Tragically, we have had another mass shooting in the US. The chart above summarises deaths from such events (data collated by Mother Jones). It is clear that the problem has been getting worse since about 2005 (statistically significant at p < 0.00001).
Social factors appear to be blame, since there has been no signficant change in the availability of weapons in that time. Those social factors might include mental health policy, education policy, social media, video games, drugs, the decline of religion, media coverage of past shootings, etc. It seems to me that serious study is urgently required. Some things we do know: psychiatrist Ragy Girgis suggests:
“With exceptions, many of these [perpetrators] tended to be younger males who were empty, angry, and nihilistic, felt rejected by society, were socially, occupationally and/or academically unsuccessful, and blamed society for their failures. These individuals tended to have very fragile egos and were highly narcissistic, feeling they were much more special than they actually were and deserving of fame and notoriety. They harbored a strong desire for this notoriety and infamy. Committing a mass shooting instantly produces these results in today’s culture.”

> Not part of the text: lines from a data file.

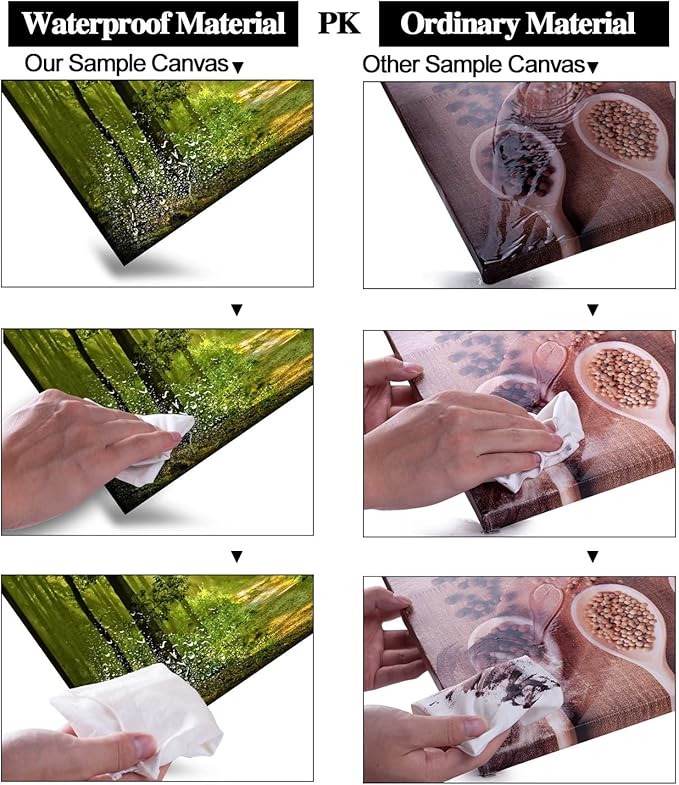 Waterproof Material PK Ordinary Material

Our Sample Canvas▼

Other Sample Canvas▼

▼

▼

▼

▼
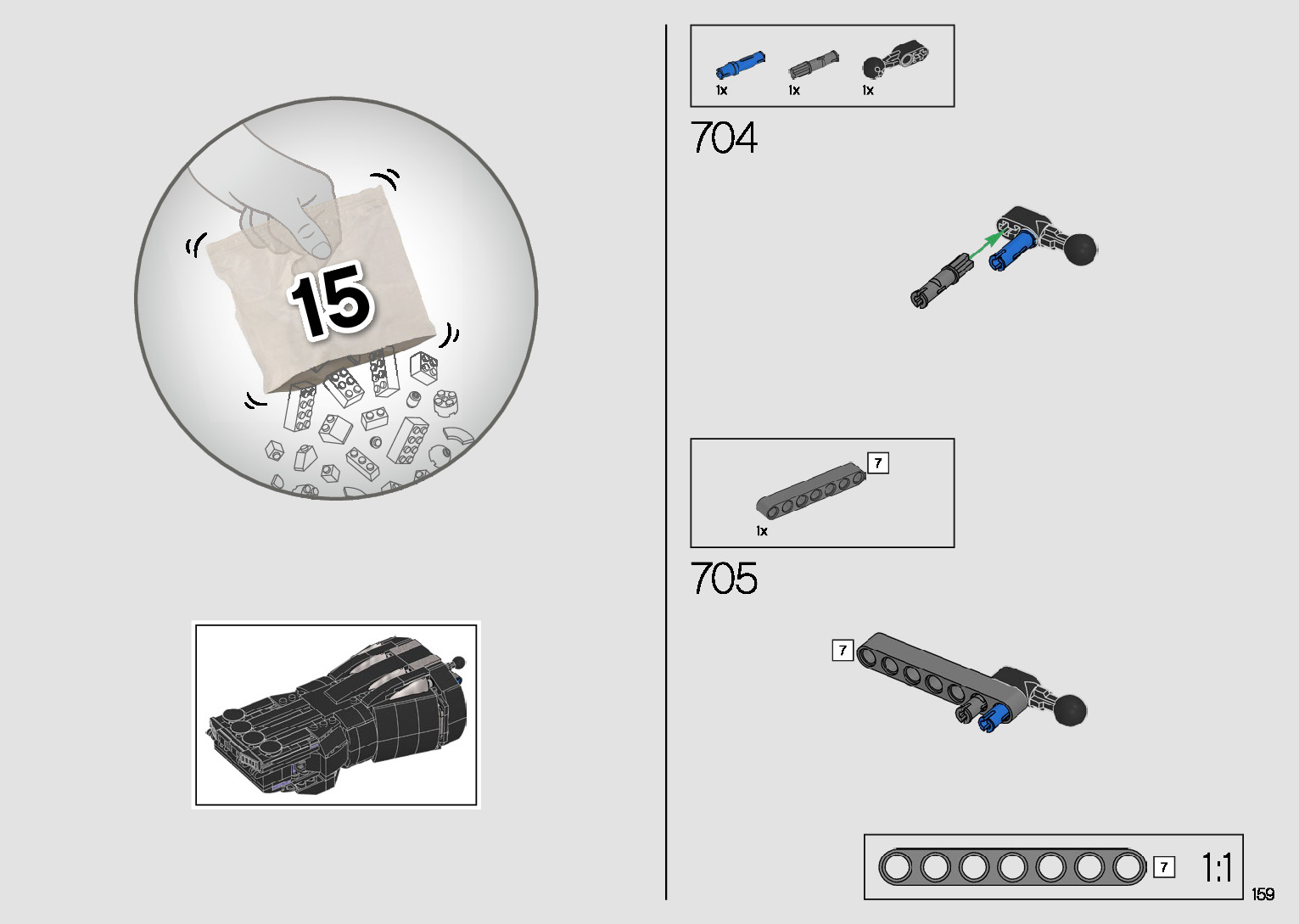 15

1x 1x 1x

704

7

1x

705

7

7 1:1

159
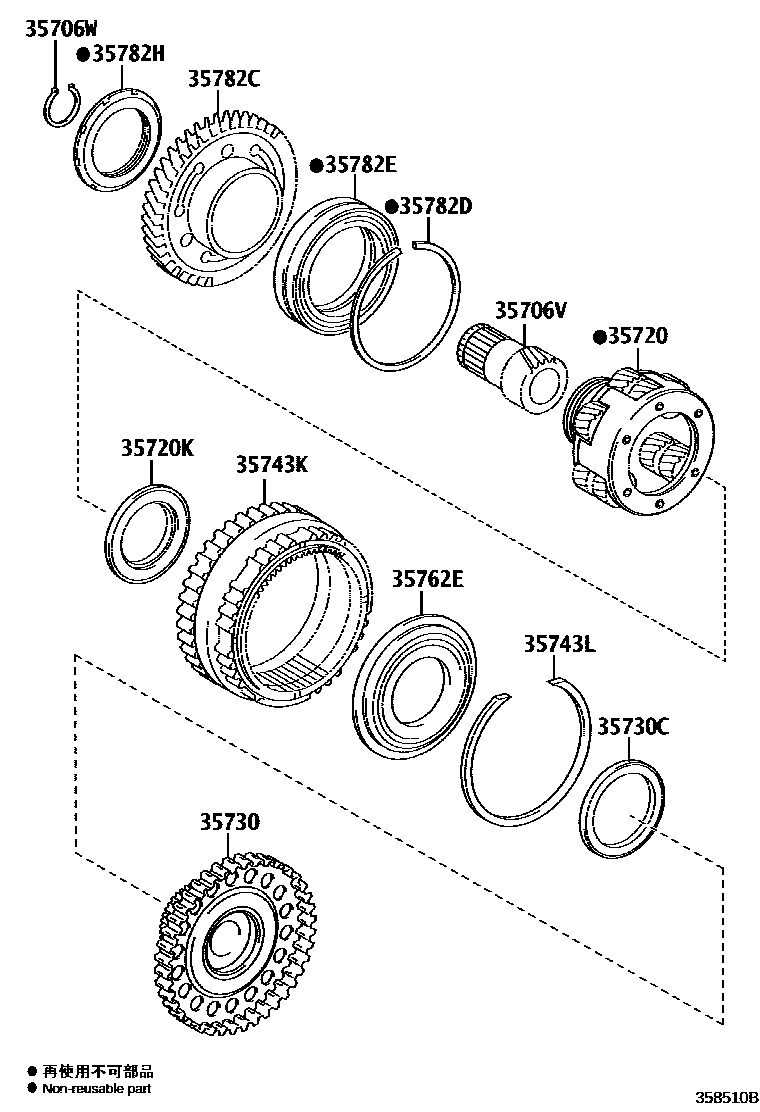 35706W
●35782H
35782C
●35782E
●35782D
35706V
●35720
35720K
35743K
35762E
35743L
35730C
35730

● 再使用不可部品
● Non-reusable part

358510B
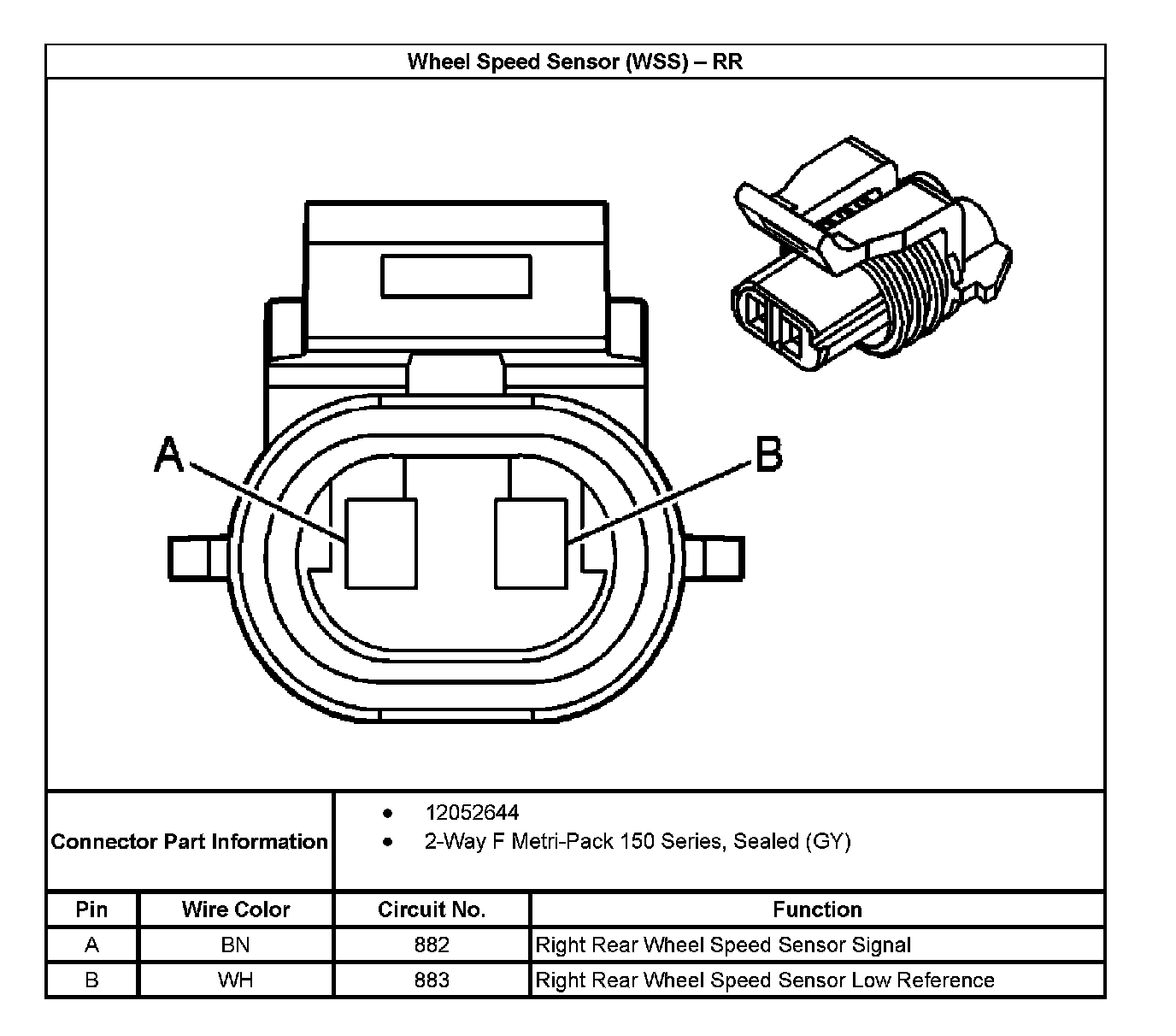 Wheel Speed Sensor (WSS) – RR

A

B

Connector Part Information

- 12052644
- 2-Way F Metri-Pack 150 Series, Sealed (GY)

| Pin | Wire Color | Circuit No. | Function |
|---|---|---|---|
| A | BN | 882 | Right Rear Wheel Speed Sensor Signal |
| B | WH | 883 | Right Rear Wheel Speed Sensor Low Reference |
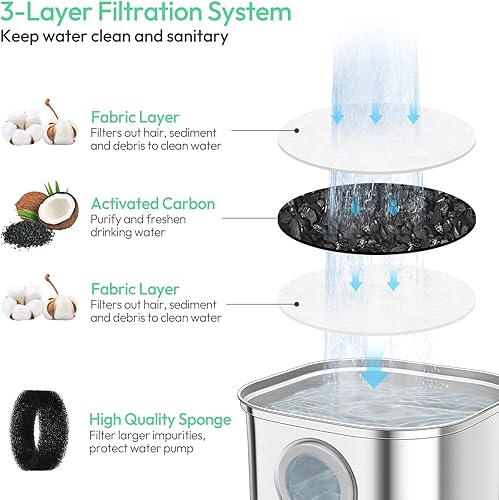 3-Layer Filtration System
Keep water clean and sanitary

Fabric Layer
Filters out hair, sediment and debris to clean water

Activated Carbon
Purify and freshen drinking water

Fabric Layer
Filters out hair, sediment and debris to clean water

High Quality Sponge
Filter larger impurities, protect water pump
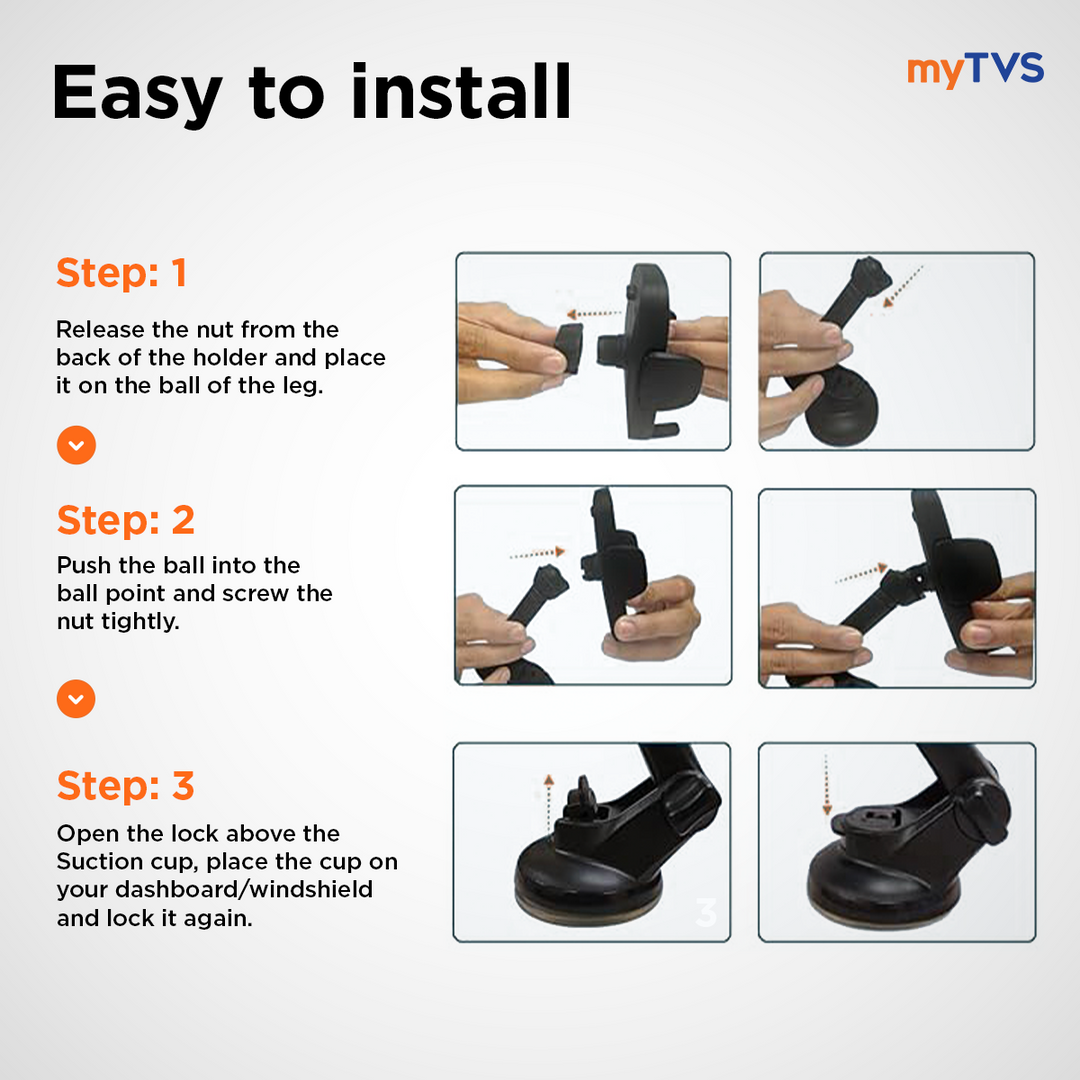 Easy to install

myTVS

Step: 1

Release the nut from the back of the holder and place it on the ball of the leg.

Step: 2

Push the ball into the ball point and screw the nut tightly.

Step: 3

Open the lock above the Suction cup, place the cup on your dashboard/windshield and lock it again.

3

In the Mother Jones dataset (for 1982 onwards), 13 states have never had a mass shooting (Alaska, Delaware, Idaho, Maine, Montana, New Hampshire, New Mexico, North Dakota, Rhode Island, South Dakota, Vermont, West Virginia, and Wyoming), while in 13 other states, the chance of dying in a mass shooting exceeds 0.1 per million per year:
State | Total Fatalities | Annual Deaths per million |
---|---|---|
California | 175 | 0.11 |
Nebraska | 9 | 0.11 |
Oklahoma | 19 | 0.11 |
Wisconsin | 28 | 0.12 |
Washington | 37 | 0.12 |
Hawaii | 7 | 0.12 |
Texas | 151 | 0.12 |
Florida | 126 | 0.14 |
Virginia | 53 | 0.15 |
Colorado | 53 | 0.22 |
Connecticut | 41 | 0.27 |
DC | 12 | 0.43 |
Nevada | 63 | 0.48 |
The relevant social factors are therefore not uniform across the United States. The map below shows the mean annual death rate per million for mass shootings in each state (for 1982 to 2023, excluding Alaska = 0 and Hawaii = 0.12):
Edit: Ragy Girgis, quoted above, notes that perpetrators tended to be “occupationally and/or academically unsuccessful.” Consequently, state unemployment rate is a statistically significant risk factor (p = 0.0148):
Even more significant (p = 0.0046) is the correlation with the Social Support Index from the US Joint Economic Committee Social Capital Project. Better social support helps to reduce the risk of mass shootings.